Bernanke: Challenges for the Economy and State Governments

by Calculated Risk on 8/02/2010 10:18:00 AM

From Fed Chairman Ben Bernanke: Challenges for the Economy and State Governments

On the economy:

While the support to economic activity from stimulative fiscal policies and firms' restocking of their inventories will diminish over time, rising demand from households and businesses should help sustain growth. In particular, in the household sector, growth in real consumer spending seems likely to pick up in coming quarters from its recent modest pace, supported by gains in income and improving credit conditions. In the business sector, investment in equipment and software has been increasing rapidly, in part as a result of the deferral of capital outlays during the downturn and the need of many businesses to replace aging equipment. At the same time, rising U.S. exports, reflecting the expansion of the global economy and the recovery of world trade, have helped foster growth in the U.S. manufacturing sector.

To be sure, notable restraints on the recovery persist. The housing market has remained weak, with the overhang of vacant or foreclosed houses weighing on home prices and new construction. Similarly, poor economic fundamentals and tight credit are holding back investment in nonresidential structures, such as office buildings, hotels, and shopping malls.

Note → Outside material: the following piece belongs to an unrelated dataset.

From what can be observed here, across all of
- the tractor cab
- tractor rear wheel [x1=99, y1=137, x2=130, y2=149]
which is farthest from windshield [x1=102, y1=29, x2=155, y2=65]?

Importantly, the slow recovery in the labor market and the attendant uncertainty about job prospects are weighing on household confidence and spending. After two years of job losses, private payrolls expanded at an average of about 100,000 per month during the first half of this year, an improvement but still a pace insufficient to reduce the unemployment rate materially. In all likelihood, significant time will be required to restore the nearly 8-1/2 million jobs that were lost over 2008 and 2009. Moreover, nearly half of the unemployed have been out of work for longer than six months.
On state and local governments:
Cuts in state and local programs and employment are also weighing on economic activity. These cuts principally reflect the historically large decreases in state tax revenues during the recession. Sales tax revenues have declined with household and business spending, and income tax revenues have been hit by drops in wages and salaries, capital gains, and corporate profits. In contrast, property tax revenues collected by local governments generally held up well through the beginning of this year, although reappraisals of the values of homes and commercial properties may affect those collections in the future.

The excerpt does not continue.